Consigne A →
Relevez toutes les expressions que l'extrait sur le « Grand Débat » place entre guillemets droits.

Ne soyons pas naïfs ! Qui ne voit
pas que le "Grand Débat" national est la stratégie employée par
Macron pour tenter de noyer le poisson des questions posées par les
Gilets jaunes ? Pour étouffer l'urgence sociale exprimée par
ce mouvement inédit sous un flot de parlottes présidentielles ? Macron s'y
investit tant et "mouille la chemise" au point que c'en
est la preuve manifeste. Cela fait déjà un moment que dans la
gestion technocratique des situations de crises, la méthode
patronale avec discussions en tables-rondes (dites aussi "ruches"),
si possible avec slides (ex-powerpoint) et post-it
multicolores, s'est imposée.
Ici, tous les lieux et les publics sont visés. Dans quel but ?

Consigne B →
Convertissez en liste JSON de chaînes, une chaîne par ligne et sans les lignes vides, les lignes des entrées allant de celle qui contient « At what distance » jusqu'à celle qui contient « 0.74 meters », bornes incluses.

Entrées fournies →
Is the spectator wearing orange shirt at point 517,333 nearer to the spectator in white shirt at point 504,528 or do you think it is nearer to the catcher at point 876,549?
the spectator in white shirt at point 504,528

...

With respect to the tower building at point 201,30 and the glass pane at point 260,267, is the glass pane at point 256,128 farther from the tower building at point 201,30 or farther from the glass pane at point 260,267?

--

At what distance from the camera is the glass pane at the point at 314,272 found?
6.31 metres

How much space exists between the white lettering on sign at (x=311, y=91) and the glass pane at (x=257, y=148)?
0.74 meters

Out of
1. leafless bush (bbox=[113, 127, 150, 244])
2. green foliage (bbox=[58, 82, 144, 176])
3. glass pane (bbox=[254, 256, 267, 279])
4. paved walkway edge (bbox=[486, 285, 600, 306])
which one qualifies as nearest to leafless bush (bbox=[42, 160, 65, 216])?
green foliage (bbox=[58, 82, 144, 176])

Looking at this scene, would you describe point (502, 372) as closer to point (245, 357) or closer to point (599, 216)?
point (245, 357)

Réponse complète A →
- Grand Débat
- mouille la chemise
- ruches

Réponse complète B →
[
  "At what distance from the camera is the glass pane at the point at 314,272 found?",
  "6.31 metres",
  "How much space exists between the white lettering on sign at (x=311, y=91) and the glass pane at (x=257, y=148)?",
  "0.74 meters"
]